Wheel Motor UR Advantages:
-Much more compact, lightweight, cheaper and very quick to build
-Sealed & lubricated bearings
-Less parts to break or wear out
Auxiliary Bearing UR Advantages:
-Can remove the motor with out disconnecting the tool(or the tire when used as wheel drive)
-More motor choices (especially rpm)
-Can use a gear reduction or multiple motors much easier
2) Tapered or Roller Bearings?
If a jack shaft with auxiliary bearings are to be used, will it use tapered bearings to resist axial thrust or just thrust washers? Thrust washers are not good, especially if the tool is hanging, being pushed on(ie. Auger) or anything with constant side loading. The only reason not to use tapered bearings is because they are harder to make and mount out of raw steel and if a suitable off-the-shelf setup might not be found in the mean time They also require preloading of the two opposed tapered bearings against each other by means of a threaded shaft or a press fit. One source might be preassembled “4x4 truck hubs” as found on ebay. A tapered bearing solution will almost always be more compact and robust.

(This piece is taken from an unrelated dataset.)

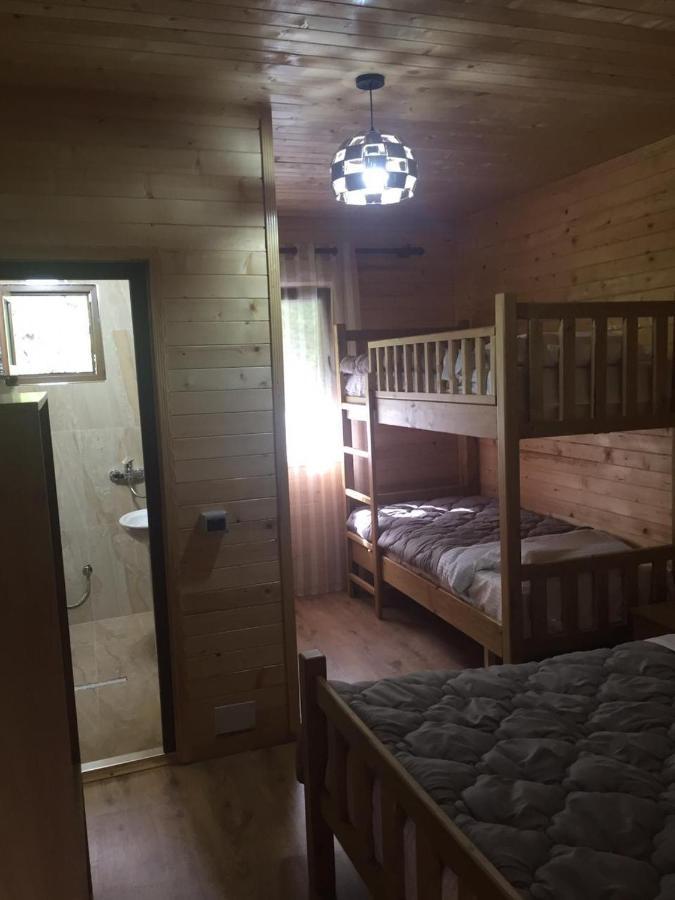 Guesthouse Demushi Valbone Zewnętrze zdjęcie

Before spending much time on one particular design, it will help to imagine that design being used in each of the applications that the UR is to be used in.
Applications with the LifeTrac for the UR:
Other GVCS machines with UR applications:
 Product Ecology
- Induction Furnace - Steel
- CNC Torch Table - Parts
- Tractor - Mounting
- Power Cube - Power
- Hydraulic Motor - Power
- String Trimmer,
- Tree Planting auger,
- drill press,
- soil line cutting rotor,
- honey extractor.
The Universal Rotor is currently in the prototyping phase of product development.
The hydraulic motor is interchangeable, and so far, a 32 cu in and a 6 cu in motors have been used which have a quick mounting plate with 2 3/4" bolts for hold-down. The assembly can be mounted either horizontally or vertically by bolting to a back plate accordingly.
Future prototype designs aim to improve structural integrity, increased ease of mounting for LifeTrac, and improved interchangeability of motors.
Actions are logged in Universal Rotor Log.